Study text>

There's only one way to fix it. Properly. Don't have it there! :)


It's like this. Picture a bunch of 4 year olds in a room. In the center of the room there's a bowl of Haribo. As the adult leaves the room, he says.. Kids, don't touch the Haribo.

At first the kids may listen, but, sooner or later.. all the Haribo will go.

If there were no Haribo in the room, the kids would get on and play.


Any and all of the suggestions so far about combat logging have been about either a) punishing the kids for taking the Haribo (how do you prove who took what? Some kids probably didn't touch them... or b) somehow poisoning / contaminating the Haribo so the kids are put off touching them... but in doing so, ruin the Haribo for everyone else.

About time we steered clear of thinking of ways to turn the Haribo bad... or thinking of ways to punish the kids for taking something that is so in view it's almost baiting them to have some.

The only proper thing to do is make combat logging irrelevant through architectural change. If that's not going to happen, then combat logging will never stop. Human nature.
 
AI don't combat log, nor do they disconnect. They're a product of the server and client. I have no idea what you are even trying to say. AI don't combat log, they don't ALT-F4, they suck it up like good little AI soldiers. The problem isn't the disconnect, it's that frontier have decided to toss player ships on rails when there's a disconnect, and cause the player's ship to become invulnerable.

The Player's ships do not suddenly become controlled by AI in a disconnect state; they go onto rails and become impervious to damage, until the game clients finally give up waiting and de-spawn the assets involved (ie the ship). This is incredibly handy if you want to avoid consequences, which is the actual thrust of the problem.

(Collected data entries)
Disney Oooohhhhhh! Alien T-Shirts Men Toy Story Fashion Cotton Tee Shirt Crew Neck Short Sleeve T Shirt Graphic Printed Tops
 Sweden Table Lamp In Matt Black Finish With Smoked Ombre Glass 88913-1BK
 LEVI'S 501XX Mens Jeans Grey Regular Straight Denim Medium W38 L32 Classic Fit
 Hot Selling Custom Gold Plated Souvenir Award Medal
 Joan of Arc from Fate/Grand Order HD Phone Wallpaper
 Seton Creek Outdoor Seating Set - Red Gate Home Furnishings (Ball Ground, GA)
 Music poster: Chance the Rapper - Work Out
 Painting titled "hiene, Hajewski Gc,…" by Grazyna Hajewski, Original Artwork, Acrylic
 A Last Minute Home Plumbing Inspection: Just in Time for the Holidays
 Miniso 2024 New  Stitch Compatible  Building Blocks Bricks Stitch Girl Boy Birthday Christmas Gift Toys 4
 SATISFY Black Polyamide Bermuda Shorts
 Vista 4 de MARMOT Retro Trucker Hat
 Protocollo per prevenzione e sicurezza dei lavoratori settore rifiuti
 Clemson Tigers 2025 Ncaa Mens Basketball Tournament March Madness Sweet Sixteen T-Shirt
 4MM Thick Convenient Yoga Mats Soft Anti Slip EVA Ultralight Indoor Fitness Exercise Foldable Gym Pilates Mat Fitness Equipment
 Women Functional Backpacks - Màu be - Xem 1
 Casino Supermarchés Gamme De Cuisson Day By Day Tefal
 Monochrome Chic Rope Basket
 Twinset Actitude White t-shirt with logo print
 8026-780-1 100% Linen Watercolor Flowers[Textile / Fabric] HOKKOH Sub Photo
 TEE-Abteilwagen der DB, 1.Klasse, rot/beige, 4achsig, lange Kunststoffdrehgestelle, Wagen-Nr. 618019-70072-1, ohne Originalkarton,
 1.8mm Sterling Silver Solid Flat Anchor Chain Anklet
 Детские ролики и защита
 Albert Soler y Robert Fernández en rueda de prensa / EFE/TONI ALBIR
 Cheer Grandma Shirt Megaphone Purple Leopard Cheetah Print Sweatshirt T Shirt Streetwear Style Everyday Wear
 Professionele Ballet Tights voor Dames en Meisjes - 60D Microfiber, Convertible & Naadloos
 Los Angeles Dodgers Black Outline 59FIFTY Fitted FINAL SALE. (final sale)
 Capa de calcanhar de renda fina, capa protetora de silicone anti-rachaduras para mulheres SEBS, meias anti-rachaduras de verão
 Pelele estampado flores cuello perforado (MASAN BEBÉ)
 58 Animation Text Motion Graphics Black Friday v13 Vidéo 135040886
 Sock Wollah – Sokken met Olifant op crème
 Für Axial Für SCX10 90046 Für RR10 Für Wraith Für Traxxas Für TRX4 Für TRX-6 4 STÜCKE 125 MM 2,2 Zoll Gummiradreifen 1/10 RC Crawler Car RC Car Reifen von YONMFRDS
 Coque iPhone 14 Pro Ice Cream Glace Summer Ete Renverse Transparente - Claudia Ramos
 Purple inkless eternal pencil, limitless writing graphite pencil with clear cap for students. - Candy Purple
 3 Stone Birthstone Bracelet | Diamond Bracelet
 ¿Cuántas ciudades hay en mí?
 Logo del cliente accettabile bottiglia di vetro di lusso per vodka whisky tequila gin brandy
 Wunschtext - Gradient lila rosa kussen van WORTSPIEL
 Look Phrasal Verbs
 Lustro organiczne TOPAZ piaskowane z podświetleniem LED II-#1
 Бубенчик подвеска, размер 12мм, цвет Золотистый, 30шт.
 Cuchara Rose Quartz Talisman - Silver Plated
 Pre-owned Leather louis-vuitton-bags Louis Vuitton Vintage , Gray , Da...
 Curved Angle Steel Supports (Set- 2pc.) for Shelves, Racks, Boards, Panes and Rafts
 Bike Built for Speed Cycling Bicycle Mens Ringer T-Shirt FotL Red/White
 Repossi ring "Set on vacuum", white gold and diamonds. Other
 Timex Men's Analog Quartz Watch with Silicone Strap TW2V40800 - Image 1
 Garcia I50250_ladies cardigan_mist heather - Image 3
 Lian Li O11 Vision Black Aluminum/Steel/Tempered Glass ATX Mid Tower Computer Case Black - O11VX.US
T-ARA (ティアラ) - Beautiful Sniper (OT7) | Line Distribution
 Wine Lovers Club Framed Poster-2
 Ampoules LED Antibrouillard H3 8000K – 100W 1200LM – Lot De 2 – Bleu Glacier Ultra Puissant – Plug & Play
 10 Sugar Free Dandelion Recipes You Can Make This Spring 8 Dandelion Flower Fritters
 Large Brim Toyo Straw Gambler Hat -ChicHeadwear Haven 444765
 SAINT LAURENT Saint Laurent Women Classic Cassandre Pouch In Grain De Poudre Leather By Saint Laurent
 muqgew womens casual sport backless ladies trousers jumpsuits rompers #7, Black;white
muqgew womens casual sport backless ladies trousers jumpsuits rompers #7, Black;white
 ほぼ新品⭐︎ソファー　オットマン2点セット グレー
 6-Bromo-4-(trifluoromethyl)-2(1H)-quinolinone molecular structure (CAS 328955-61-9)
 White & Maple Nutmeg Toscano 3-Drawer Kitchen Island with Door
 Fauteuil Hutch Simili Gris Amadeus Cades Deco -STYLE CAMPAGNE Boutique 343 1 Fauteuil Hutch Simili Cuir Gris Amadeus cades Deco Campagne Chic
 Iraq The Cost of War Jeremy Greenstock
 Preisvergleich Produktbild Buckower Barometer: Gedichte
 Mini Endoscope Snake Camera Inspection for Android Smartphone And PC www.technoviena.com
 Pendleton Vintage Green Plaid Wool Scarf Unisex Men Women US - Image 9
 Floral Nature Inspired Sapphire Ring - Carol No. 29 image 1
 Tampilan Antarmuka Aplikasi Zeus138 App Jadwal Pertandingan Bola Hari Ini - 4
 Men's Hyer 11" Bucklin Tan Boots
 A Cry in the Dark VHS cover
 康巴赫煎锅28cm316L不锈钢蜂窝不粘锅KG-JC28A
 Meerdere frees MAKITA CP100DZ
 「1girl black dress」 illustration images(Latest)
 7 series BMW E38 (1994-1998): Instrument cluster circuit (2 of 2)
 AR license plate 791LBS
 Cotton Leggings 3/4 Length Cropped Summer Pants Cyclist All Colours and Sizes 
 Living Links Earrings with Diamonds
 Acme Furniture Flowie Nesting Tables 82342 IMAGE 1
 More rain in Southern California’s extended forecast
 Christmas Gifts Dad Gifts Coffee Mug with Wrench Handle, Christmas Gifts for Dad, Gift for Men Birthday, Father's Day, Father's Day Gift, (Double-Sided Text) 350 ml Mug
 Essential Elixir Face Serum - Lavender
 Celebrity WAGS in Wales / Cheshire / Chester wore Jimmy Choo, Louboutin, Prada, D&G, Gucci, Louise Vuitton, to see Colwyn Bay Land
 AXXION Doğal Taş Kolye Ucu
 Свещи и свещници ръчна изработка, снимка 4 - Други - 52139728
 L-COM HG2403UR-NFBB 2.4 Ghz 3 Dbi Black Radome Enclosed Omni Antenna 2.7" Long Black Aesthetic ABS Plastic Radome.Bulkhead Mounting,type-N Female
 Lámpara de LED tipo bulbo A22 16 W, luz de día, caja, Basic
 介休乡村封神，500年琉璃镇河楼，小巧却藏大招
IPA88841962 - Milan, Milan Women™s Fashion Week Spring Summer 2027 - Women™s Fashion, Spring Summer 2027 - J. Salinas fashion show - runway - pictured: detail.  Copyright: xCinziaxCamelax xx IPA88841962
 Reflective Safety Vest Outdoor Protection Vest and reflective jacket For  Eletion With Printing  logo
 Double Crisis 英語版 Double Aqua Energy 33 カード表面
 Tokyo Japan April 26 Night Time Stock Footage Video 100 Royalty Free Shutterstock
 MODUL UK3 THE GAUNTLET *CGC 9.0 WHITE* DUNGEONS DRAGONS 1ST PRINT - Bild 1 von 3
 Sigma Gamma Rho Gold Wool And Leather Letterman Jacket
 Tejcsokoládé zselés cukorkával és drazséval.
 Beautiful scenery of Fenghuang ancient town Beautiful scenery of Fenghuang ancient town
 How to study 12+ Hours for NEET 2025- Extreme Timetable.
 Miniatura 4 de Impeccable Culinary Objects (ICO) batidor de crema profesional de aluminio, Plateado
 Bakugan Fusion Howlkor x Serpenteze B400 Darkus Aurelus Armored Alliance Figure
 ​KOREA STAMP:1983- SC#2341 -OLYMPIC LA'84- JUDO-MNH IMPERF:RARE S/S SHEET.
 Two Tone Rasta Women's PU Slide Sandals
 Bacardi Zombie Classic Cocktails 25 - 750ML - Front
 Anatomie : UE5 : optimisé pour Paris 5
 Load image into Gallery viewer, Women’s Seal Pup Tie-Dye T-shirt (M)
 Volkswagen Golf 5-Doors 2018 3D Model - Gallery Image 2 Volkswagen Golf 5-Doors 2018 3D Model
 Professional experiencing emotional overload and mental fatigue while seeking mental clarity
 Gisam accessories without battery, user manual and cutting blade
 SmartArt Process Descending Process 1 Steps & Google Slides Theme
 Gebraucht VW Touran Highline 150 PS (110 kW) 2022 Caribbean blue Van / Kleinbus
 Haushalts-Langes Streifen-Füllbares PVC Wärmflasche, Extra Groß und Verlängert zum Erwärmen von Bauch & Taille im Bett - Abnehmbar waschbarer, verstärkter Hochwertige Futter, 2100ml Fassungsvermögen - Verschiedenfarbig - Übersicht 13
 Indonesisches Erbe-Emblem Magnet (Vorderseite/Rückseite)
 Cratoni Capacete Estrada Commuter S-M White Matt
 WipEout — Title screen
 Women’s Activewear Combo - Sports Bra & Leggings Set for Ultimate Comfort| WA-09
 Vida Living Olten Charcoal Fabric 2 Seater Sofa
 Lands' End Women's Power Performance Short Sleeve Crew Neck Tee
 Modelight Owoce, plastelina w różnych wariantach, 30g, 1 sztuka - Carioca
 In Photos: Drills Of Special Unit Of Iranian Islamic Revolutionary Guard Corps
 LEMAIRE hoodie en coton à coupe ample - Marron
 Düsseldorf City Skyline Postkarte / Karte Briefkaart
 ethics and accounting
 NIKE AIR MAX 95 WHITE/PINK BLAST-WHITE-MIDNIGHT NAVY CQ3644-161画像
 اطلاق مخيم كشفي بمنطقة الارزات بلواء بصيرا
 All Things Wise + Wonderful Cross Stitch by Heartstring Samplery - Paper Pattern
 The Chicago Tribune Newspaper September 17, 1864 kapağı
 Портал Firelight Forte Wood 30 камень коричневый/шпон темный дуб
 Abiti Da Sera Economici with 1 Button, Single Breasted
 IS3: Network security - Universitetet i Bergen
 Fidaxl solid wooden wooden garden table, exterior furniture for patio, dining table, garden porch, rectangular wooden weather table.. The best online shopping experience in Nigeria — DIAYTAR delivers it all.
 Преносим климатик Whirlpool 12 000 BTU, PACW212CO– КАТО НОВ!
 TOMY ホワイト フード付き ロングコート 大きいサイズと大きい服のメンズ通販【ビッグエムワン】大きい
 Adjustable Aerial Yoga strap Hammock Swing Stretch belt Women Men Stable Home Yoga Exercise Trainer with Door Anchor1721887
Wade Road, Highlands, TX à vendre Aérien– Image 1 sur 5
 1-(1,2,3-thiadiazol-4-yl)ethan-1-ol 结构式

Exercise 1> In the combat logging post, what does the adult say to the kids when leaving the room?
Exercise 2> Rewrite the combat logging post starting at "If there were" and ending at "to have some.", with "Haribo" swapped for "candy".
Exercise 3> Write the next part of the combat logging post, picking up after its last sentence.

Expected output 1> "Kids, don't touch the Haribo."

Expected output 2>
If there were no candy in the room, the kids would get on and play.


Any and all of the suggestions so far about combat logging have been about either a) punishing the kids for taking the candy (how do you prove who took what? Some kids probably didn't touch them... or b) somehow poisoning / contaminating the candy so the kids are put off touching them... but in doing so, ruin the candy for everyone else.

About time we steered clear of thinking of ways to turn the candy bad... or thinking of ways to punish the kids for taking something that is so in view it's almost baiting them to have some.

Expected output 3>
Frontier can't necessarily tell if the connection was legitimately dropped or the client killed. But I'm not sure that's really sufficient enough reason to keep a system that actually rewards CLing. Very very few multiplayer games do this on impervious on-rails business though, because, oddly enough, it's incredibly abusable.

You need to read the posts to which I was replying, starting at #147. If you do then you will understand the hypothesis in the situation that CMDR S Russell posited. The current in-game AIs operate the way you state but they are not the ones to which he and I were referring. It pays to read the thread back from the post you don't understand in cases like this using the (source) link conveniently provided.

To address your last point, It is impossible to determine if a disconnect is intentional or where it originated. So, FD have to fall back on a statistical methods. These statistical methods are not trivial and until they can devise a method that reduces false-positives to a rate of better than 1 per 1,000,000 then they should not implement such a solution.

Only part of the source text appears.